**Stated task:** Copy out each of the items below word for word, leaving out the pictures.

Excerpt from the dataset:

+ + + + +

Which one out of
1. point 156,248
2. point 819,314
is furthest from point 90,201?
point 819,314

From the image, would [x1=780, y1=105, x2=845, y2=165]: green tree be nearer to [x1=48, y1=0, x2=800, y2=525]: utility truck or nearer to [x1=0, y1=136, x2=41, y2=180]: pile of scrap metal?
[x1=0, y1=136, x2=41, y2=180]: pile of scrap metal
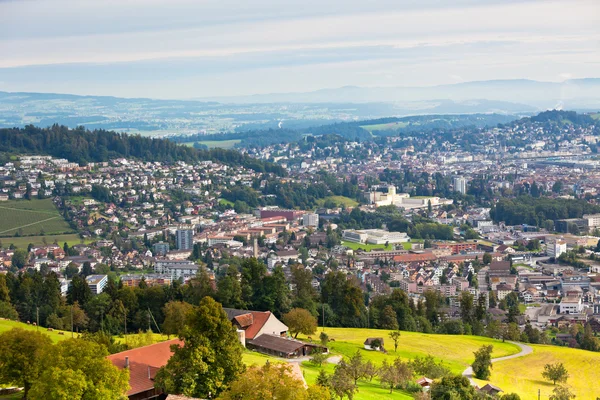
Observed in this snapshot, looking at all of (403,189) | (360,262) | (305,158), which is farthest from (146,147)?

+ + + + +

**Exercise solution:**
Which one out of
1. point 156,248
2. point 819,314
is furthest from point 90,201?
point 819,314

From the image, would [x1=780, y1=105, x2=845, y2=165]: green tree be nearer to [x1=48, y1=0, x2=800, y2=525]: utility truck or nearer to [x1=0, y1=136, x2=41, y2=180]: pile of scrap metal?
[x1=0, y1=136, x2=41, y2=180]: pile of scrap metal
Observed in this snapshot, looking at all of (403,189) | (360,262) | (305,158), which is farthest from (146,147)?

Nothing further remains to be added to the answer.